Tudo assim diante da gente, da gente que hoje não quer saber de nada de política, de partidos, de líderes, de cúpulas partidárias. Que por instantes deixou de se interessar pela sorte do senador Moura Andrade, presidente do Congresso, e pela posição exata de Mazilli, presidente da Câmara dos Deputados. Que eles se defendam, pois só assim poderão manter, democraticamente, a “intocabilidade do Poder Legislativo”. Que defendam a “carcaça moral” para, logo depois, redimidos, retomarem a posição de luta e do dever cumprido.

Mas tudo maravilhoso neste domingo de sol, de esbanjamento de LUZ quando o colunista, mais uma vez, abandonou o “comentário político”, o registro das arengas e dos atritos entre o bancário Magalhães Pinto, indeciso como sempre, e o governador da Guanabara, o vibrante jornalista Carlos Lacerda, que está sendo conduzido para a oposição, para a luta aberta contra o presidente Castelo Branco, talvez com as mesmas intenções que o identificaram noutras campanhas e que provocaram a morte de Vargas, a renúncia de Jânio e a deposição de Goulart!

Mas não. Estamos  fora desta área de atritos políticos, de ambições personalistas. Estamos olhando este domingo que se derrama lá fora, que veste a cidade de alegrias e de tristezas, de sonhos e de realidades. E há, em tudo, a presença de todos, do homem simples, do homem bom, do homem cooperação. Do homem que trabalha, que realiza algo surpreendente. Olhando este domingo. A cidade. O sol crepitante. Olhando a população da Ilha, dos subúrbios distantes, marcados, identificados pela DOR dilacerante, pela miséria, pela dilaceração. Mas há também, com as suas populações abandonadas, este mesmo Sol fascinante, clareando tudo, queimando a DOR e a MISÉRIA.

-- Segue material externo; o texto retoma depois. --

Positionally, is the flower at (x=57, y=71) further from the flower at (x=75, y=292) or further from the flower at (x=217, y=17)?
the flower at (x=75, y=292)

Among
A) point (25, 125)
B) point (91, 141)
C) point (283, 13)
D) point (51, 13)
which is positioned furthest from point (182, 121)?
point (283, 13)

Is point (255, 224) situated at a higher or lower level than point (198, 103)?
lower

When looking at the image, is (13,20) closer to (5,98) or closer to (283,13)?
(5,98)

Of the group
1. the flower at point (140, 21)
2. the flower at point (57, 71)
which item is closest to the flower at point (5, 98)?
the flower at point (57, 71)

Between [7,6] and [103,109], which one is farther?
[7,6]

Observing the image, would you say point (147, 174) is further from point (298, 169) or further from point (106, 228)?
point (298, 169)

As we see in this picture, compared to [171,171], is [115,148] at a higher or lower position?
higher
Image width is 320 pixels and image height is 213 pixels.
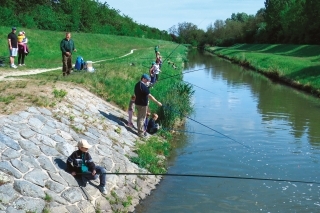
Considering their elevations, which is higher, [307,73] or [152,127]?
[307,73]

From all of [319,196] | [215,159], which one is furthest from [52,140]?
[319,196]

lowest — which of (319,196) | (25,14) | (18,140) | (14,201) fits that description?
(319,196)

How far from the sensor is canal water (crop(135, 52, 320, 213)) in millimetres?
11836

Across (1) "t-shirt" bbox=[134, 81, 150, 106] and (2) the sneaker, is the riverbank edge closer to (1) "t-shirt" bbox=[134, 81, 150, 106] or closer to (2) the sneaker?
(1) "t-shirt" bbox=[134, 81, 150, 106]

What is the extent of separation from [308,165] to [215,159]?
3.19 metres

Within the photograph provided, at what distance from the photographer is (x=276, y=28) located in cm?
9294

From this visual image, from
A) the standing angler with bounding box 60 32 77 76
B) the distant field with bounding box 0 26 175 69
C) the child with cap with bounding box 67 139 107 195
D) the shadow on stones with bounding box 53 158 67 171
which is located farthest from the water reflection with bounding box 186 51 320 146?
the distant field with bounding box 0 26 175 69

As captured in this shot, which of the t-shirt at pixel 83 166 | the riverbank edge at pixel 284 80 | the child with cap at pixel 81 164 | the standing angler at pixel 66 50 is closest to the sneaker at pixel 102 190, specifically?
the child with cap at pixel 81 164

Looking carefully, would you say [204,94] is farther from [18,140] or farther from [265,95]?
[18,140]

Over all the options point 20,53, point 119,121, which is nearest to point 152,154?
point 119,121

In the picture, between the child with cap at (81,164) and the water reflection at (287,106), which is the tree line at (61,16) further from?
the child with cap at (81,164)

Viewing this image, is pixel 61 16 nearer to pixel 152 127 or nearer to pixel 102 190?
pixel 152 127

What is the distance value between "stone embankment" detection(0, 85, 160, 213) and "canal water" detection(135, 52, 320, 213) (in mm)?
916

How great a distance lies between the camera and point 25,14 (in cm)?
5016
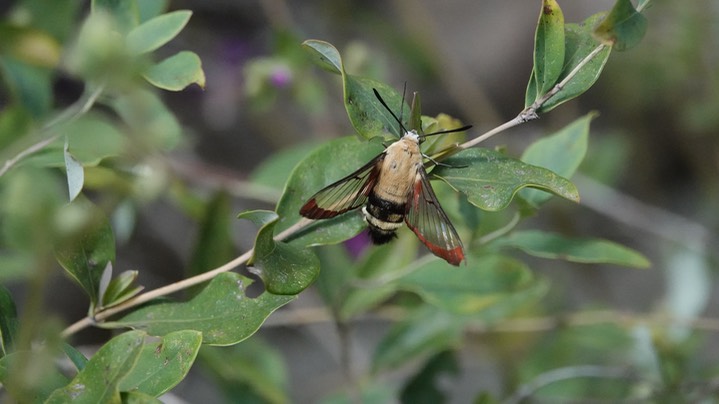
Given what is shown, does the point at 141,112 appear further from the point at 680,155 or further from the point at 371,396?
the point at 680,155

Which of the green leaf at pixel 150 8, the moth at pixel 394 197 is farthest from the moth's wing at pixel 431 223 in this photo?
the green leaf at pixel 150 8

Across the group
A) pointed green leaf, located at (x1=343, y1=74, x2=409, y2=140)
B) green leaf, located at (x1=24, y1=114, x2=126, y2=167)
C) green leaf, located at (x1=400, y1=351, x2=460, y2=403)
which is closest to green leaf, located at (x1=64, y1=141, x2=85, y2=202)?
green leaf, located at (x1=24, y1=114, x2=126, y2=167)

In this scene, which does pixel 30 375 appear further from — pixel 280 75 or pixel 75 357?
pixel 280 75

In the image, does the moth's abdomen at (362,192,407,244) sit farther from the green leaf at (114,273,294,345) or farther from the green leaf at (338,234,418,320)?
the green leaf at (338,234,418,320)

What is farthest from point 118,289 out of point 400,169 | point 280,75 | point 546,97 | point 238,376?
point 280,75

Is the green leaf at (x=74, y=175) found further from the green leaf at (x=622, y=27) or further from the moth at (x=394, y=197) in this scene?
the green leaf at (x=622, y=27)

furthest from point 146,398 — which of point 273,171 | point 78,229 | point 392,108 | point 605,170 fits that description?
point 605,170
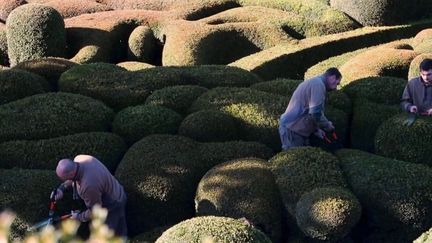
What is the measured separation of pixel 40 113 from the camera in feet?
26.4

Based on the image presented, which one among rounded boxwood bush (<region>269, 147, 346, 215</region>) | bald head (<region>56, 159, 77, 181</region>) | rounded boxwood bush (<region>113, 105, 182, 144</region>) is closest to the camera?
bald head (<region>56, 159, 77, 181</region>)

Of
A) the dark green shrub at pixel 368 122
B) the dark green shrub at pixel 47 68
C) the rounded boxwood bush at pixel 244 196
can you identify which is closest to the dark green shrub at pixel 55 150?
the rounded boxwood bush at pixel 244 196

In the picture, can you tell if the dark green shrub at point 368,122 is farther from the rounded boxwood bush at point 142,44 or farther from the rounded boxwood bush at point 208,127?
the rounded boxwood bush at point 142,44

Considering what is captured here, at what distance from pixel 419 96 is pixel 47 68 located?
16.5ft

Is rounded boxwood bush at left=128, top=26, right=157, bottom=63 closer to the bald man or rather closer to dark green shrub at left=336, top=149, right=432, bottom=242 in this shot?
the bald man

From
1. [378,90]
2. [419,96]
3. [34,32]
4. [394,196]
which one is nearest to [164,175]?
[394,196]

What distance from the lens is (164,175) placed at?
7230mm

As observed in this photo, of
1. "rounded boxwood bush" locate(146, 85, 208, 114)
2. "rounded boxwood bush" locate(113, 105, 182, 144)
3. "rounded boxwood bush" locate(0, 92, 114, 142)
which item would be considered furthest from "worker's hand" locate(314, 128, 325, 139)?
"rounded boxwood bush" locate(0, 92, 114, 142)

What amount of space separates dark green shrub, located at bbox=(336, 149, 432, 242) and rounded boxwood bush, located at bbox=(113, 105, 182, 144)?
230 cm

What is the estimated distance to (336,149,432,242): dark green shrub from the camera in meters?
6.60

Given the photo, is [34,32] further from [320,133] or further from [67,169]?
[320,133]

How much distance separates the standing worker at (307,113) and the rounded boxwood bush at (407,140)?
739 millimetres

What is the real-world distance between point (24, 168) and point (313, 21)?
22.7 ft

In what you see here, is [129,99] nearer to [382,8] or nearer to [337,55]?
[337,55]
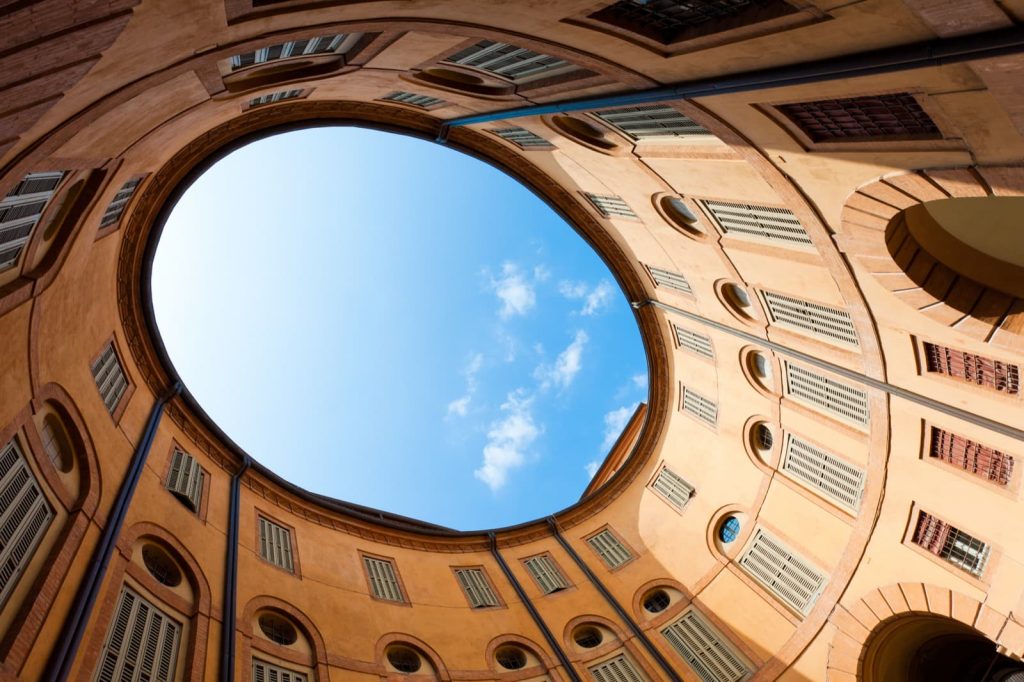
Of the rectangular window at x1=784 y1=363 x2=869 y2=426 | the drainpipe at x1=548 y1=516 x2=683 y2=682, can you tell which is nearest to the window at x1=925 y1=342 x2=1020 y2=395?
the rectangular window at x1=784 y1=363 x2=869 y2=426

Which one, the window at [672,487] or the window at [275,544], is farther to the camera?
the window at [672,487]

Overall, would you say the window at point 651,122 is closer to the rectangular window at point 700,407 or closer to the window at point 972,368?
the window at point 972,368

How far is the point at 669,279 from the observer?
59.9 feet

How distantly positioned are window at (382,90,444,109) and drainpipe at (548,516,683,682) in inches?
496

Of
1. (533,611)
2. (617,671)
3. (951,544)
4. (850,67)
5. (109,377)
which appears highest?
(109,377)

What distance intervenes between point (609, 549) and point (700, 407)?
4997mm

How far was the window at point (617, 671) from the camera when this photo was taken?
15.7 meters

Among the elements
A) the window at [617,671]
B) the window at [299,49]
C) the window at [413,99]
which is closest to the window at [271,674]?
the window at [617,671]

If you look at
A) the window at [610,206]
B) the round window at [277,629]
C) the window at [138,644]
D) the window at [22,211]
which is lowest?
the window at [138,644]

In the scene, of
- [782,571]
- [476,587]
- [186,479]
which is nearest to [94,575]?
[186,479]

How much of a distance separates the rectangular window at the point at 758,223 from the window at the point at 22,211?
11497mm

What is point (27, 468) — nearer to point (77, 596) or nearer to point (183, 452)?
point (77, 596)

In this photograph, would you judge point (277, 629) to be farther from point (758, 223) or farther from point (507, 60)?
point (758, 223)

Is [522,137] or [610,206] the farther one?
[610,206]
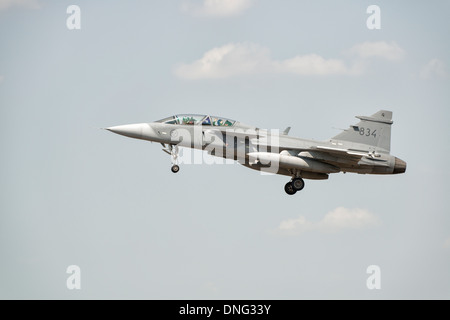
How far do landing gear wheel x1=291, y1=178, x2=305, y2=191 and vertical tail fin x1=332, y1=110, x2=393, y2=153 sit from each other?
2.54 metres

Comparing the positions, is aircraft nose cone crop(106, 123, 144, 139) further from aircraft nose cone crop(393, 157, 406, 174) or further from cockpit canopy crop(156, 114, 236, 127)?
aircraft nose cone crop(393, 157, 406, 174)

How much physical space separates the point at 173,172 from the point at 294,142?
5367 millimetres

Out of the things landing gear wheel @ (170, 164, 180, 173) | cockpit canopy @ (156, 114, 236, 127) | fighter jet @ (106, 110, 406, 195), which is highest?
cockpit canopy @ (156, 114, 236, 127)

Um céu lá em cima, no alto. Um azul límpido, suave. Flocos de algodão pregados no Azul, espalhados e em direções diversas. Uma poesia que vem lá de cima, do Desconhecido, que vem doutros mundos... Uma poesia que é magia, que é sublimidade, que é poesia. Tudo assim, tudo dentro destas emoções que se vai sentindo, que se vai sofrendo. Sofrer de emoções... Sim, a gente sofre de tudo. A gente sofre de NADA! E a vida lá fora, a vida na gente, a vida em tudo. Mas também há a Morte, o esvaziamento de tudo... Mas para outros, em tudo, há apenas VIDA e até na MORTE. E o Sol lá em cima, porção de luz fascinante clareando tudo.

E, longe desta coluna de hoje, os políticos, os partidos e a sorte daqueles que estão sob a pressão dos inquéritos, das investigações militares. Que se defendam. É o caminho certo e digno. E que a vida continue assim: sempre um domingo de Sol para mudar a paisagem geográfica da Ilha, da cidade, com novos aspectos, novos quadros de aquarelas, novas impressões que sempre ficam. É a vida.

* Paulo Nascimento Moraes. “A Volta do Boêmio” (inédito) – “Jornal do Dia”, 8 de novembro de 1964 (domingo).